### GIVEN PROBLEM
Count how many lines of the items below contain the string "wheel". Reply with only the number.

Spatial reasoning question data
========================================================================
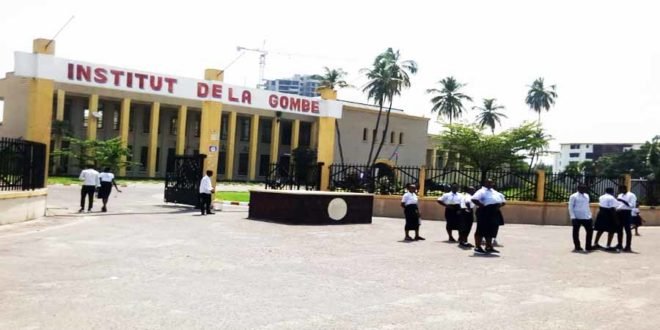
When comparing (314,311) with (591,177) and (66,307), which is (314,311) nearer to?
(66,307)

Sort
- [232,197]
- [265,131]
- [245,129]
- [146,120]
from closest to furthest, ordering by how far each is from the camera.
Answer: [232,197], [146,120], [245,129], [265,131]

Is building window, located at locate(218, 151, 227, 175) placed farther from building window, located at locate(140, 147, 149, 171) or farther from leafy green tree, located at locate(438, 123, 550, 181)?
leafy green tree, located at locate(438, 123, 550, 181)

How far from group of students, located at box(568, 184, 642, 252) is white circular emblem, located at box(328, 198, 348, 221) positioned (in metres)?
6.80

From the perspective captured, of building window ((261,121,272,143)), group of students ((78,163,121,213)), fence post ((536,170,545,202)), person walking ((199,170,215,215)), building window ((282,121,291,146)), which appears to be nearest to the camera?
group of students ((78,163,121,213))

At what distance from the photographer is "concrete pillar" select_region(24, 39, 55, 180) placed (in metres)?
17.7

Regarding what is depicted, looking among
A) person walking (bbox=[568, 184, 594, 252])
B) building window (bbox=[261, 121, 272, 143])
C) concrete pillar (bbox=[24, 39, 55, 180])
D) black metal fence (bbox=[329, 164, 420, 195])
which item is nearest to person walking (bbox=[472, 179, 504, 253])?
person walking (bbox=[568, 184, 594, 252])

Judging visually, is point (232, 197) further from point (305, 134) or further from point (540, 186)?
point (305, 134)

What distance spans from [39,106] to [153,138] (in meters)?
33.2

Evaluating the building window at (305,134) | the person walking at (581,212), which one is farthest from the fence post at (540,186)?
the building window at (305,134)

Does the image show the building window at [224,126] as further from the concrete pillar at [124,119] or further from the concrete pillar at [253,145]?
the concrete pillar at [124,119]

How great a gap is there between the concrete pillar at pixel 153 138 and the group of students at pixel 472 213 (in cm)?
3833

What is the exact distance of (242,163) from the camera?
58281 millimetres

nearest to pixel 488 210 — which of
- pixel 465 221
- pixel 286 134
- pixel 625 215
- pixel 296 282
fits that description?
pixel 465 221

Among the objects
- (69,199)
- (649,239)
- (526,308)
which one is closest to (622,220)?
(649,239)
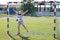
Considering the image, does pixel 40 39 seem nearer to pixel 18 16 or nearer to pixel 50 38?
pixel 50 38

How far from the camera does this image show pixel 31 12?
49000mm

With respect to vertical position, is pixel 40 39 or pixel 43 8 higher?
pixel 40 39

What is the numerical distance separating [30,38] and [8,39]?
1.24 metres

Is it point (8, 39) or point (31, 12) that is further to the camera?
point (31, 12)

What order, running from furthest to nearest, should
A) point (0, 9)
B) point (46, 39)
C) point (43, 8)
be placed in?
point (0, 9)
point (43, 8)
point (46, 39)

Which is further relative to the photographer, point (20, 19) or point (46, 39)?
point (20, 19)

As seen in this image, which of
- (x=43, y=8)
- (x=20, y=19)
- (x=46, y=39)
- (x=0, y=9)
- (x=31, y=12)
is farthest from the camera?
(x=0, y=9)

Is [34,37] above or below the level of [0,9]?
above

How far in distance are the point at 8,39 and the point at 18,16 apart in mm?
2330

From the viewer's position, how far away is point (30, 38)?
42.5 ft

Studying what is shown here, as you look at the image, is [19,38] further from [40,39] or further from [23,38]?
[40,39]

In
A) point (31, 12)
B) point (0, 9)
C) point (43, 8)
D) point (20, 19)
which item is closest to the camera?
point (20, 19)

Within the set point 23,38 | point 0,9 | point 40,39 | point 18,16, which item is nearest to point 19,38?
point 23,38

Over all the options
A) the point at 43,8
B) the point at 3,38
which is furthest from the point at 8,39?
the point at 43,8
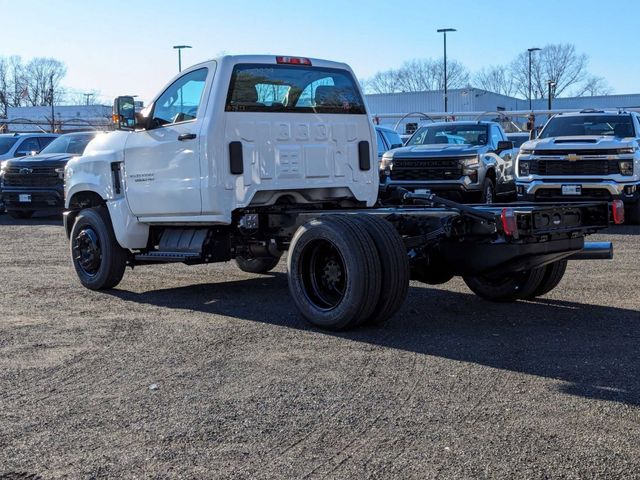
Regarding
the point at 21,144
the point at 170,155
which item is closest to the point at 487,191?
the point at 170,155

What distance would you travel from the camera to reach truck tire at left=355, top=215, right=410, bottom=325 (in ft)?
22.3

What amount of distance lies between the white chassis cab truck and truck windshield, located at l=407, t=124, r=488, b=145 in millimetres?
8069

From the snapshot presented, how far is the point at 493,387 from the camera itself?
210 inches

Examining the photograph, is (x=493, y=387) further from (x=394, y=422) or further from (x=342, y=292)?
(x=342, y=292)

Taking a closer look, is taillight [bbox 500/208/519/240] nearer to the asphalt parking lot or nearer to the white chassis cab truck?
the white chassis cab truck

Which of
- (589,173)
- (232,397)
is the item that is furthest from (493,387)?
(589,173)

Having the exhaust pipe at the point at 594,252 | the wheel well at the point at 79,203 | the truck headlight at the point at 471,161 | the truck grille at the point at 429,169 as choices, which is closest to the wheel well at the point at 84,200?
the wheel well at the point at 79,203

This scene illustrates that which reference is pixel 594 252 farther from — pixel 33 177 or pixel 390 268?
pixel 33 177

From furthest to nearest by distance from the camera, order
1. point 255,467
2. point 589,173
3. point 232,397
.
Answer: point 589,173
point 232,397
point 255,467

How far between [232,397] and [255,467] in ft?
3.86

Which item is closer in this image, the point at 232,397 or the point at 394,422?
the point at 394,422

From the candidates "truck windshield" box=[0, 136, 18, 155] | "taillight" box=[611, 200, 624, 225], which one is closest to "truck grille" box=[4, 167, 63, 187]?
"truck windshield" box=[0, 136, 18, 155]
========================================================================
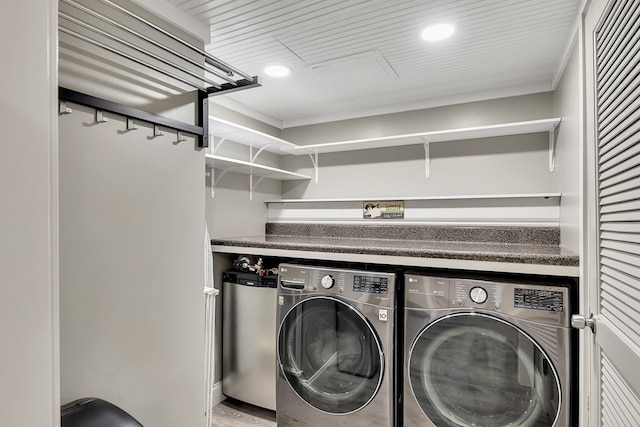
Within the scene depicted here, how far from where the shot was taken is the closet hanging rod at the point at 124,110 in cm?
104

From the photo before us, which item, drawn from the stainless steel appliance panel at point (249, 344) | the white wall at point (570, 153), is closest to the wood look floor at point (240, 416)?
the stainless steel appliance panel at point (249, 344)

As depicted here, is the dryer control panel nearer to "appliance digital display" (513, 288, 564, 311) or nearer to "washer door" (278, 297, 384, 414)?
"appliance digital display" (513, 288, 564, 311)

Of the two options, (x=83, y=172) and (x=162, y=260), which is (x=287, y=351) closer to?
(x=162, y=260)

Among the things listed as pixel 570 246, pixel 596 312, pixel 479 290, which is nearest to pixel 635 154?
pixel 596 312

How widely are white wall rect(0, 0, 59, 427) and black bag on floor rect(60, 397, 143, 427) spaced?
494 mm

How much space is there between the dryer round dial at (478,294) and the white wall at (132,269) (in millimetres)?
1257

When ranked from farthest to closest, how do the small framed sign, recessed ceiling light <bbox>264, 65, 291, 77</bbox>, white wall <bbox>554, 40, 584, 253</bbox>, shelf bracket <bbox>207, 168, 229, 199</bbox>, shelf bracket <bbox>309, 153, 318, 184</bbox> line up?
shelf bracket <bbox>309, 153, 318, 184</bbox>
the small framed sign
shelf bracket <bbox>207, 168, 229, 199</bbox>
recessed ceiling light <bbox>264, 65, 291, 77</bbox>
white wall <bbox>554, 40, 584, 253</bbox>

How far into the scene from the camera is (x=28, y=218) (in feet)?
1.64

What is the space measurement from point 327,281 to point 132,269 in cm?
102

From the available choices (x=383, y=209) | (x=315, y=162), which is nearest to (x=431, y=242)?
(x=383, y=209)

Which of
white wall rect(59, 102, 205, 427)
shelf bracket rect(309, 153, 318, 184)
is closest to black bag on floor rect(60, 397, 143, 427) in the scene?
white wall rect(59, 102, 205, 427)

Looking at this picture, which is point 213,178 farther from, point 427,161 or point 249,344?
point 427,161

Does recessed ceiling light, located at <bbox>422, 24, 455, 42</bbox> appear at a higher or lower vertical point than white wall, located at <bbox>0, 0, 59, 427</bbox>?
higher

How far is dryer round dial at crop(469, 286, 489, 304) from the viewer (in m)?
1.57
========================================================================
### RESPONSE TO THIS TASK
2